More recently, her research has extended to the genetics of autism spectrum disorders. She is the Principal Investigator of a large, multisite project funded by the Department of Defense to develop a local registry of autism families and to identify autism susceptibility genes.
She served as a member of the Board of Directors of the ACMG from 2001-2007, representing Biochemical Genetics and was a course co-organizer (1999-2005) and lectured (1999-2005, 2011-2013) on Biochemical Genetics in the ACMG Sponsored Genetics Review Course. She served on the ACMG Program Committee (2000-2005) and was Program Chair for the College's 2004 annual meeting in Orlando, FL. She has been named in Best Doctors continuously since 1996, with listings in the fields of medical genetics and pediatric metabolic diseases.
Dr. Herman said that during her tenure she would continue the College's efforts in education, training and attracting new students into the field of medical genetics.
"We need to work very hard to get more people into the field," she said. "There are already a lot of initiatives that have been started and I want to continue those and bring them further as we go forward."
About the ACMG and ACMG Foundation
Founded in 1991, the American College of Medical Genetics and Genomics (www.acmg.net) advances the practice of medical genetics and genomics by providing education, resources and a voice for more than 1600 biochemical, clinical, cytogenetic, medical and molecular geneticists, genetic counselors and other healthcare professionals committed to the practice of medical genetics. ACMG's activities include the development of laboratory and practice standards and guidelines, advocating for quality genetic services in healthcare and in public health, and promoting the development of methods to diagnose, treat and prevent genetic disease. Genetics in Medicine, published monthly, is the official ACMG peer-reviewed journal. ACMG's website (www.acmg.net) offers a variety of resources including Policy Statements, Practice Guidelines, Educational Resources, and a Find a Geneticist tool.

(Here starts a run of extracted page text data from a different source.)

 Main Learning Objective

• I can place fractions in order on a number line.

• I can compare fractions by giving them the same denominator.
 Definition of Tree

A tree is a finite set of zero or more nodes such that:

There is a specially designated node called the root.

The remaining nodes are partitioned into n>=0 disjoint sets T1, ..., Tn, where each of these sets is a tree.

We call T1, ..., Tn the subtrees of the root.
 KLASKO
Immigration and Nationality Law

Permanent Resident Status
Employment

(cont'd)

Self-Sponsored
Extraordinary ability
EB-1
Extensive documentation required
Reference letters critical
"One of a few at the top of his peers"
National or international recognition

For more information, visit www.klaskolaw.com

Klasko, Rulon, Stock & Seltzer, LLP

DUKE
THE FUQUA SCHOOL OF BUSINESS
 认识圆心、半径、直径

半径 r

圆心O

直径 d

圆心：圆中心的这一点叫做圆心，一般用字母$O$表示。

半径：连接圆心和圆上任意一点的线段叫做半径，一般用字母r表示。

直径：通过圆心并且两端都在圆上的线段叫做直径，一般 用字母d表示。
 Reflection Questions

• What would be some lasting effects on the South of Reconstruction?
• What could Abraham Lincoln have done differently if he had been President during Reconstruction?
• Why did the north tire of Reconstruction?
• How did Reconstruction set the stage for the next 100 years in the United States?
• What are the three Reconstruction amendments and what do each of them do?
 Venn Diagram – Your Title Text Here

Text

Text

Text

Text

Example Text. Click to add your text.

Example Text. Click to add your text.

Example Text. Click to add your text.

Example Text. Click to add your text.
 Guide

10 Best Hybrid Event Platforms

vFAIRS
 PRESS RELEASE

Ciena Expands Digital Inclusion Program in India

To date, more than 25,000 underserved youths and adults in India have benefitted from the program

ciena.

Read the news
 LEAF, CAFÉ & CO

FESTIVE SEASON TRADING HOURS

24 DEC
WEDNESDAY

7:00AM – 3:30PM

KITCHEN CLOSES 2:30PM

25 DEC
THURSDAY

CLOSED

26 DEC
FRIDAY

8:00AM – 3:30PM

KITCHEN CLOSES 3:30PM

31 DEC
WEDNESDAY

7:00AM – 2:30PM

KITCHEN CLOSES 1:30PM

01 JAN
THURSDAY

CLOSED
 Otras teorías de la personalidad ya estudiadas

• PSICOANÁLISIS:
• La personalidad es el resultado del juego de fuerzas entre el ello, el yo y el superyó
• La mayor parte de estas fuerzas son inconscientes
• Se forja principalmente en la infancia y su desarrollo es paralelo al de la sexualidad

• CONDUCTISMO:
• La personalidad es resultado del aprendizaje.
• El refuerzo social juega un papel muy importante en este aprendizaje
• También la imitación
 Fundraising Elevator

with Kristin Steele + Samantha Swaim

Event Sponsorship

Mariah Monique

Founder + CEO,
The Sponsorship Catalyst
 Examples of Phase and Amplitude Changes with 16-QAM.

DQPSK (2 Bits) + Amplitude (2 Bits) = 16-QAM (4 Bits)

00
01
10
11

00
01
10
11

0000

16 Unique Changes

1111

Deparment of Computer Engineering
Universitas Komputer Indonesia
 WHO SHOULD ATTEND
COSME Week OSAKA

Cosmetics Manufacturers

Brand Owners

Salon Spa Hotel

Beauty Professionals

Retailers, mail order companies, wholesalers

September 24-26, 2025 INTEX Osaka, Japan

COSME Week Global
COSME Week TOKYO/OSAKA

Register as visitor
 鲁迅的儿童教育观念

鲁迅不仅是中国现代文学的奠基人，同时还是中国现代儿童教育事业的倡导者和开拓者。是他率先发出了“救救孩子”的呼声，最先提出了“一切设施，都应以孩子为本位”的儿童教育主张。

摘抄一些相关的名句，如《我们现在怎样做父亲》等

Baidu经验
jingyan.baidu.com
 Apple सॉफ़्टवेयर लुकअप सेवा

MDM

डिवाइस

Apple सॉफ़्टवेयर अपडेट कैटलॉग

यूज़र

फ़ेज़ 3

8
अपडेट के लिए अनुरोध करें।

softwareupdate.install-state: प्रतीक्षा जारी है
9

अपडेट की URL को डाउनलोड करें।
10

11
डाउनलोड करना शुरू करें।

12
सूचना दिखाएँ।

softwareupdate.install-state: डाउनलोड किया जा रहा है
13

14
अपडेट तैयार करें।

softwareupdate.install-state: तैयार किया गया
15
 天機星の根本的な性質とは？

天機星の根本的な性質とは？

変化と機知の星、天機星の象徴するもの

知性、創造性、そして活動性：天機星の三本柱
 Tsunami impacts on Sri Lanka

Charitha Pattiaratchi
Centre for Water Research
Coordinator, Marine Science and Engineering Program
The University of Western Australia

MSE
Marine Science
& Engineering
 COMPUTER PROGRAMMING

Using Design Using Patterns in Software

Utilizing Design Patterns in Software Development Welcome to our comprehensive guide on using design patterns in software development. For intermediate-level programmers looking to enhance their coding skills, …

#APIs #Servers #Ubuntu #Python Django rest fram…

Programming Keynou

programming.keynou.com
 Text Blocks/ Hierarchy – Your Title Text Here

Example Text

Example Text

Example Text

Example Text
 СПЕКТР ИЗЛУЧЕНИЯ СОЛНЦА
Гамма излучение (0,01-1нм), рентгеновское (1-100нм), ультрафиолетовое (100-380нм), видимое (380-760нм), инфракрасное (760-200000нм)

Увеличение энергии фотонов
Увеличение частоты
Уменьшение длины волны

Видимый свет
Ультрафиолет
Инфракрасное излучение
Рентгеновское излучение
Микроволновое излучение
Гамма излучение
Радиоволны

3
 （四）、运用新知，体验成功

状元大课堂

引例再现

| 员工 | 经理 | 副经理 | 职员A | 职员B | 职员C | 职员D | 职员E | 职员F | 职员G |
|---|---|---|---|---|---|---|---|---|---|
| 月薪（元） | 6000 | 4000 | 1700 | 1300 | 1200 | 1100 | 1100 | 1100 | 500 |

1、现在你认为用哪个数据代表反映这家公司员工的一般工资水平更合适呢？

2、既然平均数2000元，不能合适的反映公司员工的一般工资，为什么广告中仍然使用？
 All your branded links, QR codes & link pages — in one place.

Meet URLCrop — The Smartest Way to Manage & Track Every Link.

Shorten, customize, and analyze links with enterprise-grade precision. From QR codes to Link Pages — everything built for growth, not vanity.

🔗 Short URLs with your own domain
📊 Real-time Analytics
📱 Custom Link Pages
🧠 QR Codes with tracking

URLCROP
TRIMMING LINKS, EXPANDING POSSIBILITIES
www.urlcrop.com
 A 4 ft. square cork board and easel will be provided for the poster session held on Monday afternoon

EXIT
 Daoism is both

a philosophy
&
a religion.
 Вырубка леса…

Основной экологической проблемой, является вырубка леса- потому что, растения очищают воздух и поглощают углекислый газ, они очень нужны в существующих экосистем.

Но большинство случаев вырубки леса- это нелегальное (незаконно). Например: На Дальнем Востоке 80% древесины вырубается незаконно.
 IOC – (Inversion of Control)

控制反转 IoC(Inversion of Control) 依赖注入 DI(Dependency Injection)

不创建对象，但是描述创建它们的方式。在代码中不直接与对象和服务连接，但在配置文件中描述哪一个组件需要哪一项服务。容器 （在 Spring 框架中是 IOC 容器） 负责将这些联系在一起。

The educational and public health programs of the American College of Medical Genetics are dependent upon charitable gifts from corporations, foundations, and individuals. The ACMG Foundation for Genetic and Genomic Medicine (www.acmgfoundation.org), a 501(c)(3) nonprofit organization, is a community of supporters and contributors who understand the importance of medical genetics and genomics and genetic counseling in healthcare. Established in 1992, the ACMG Foundation supports the American College of Medical Genetics and Genomics' mission to "translate genes into health" by raising funds to promote the profession of medical genetics and genomics to medical students, to fund the training of future medical geneticists, to support best-practices and tools for practicing physicians and laboratory directors, to promote awareness and understanding of our work in the general public, and much more.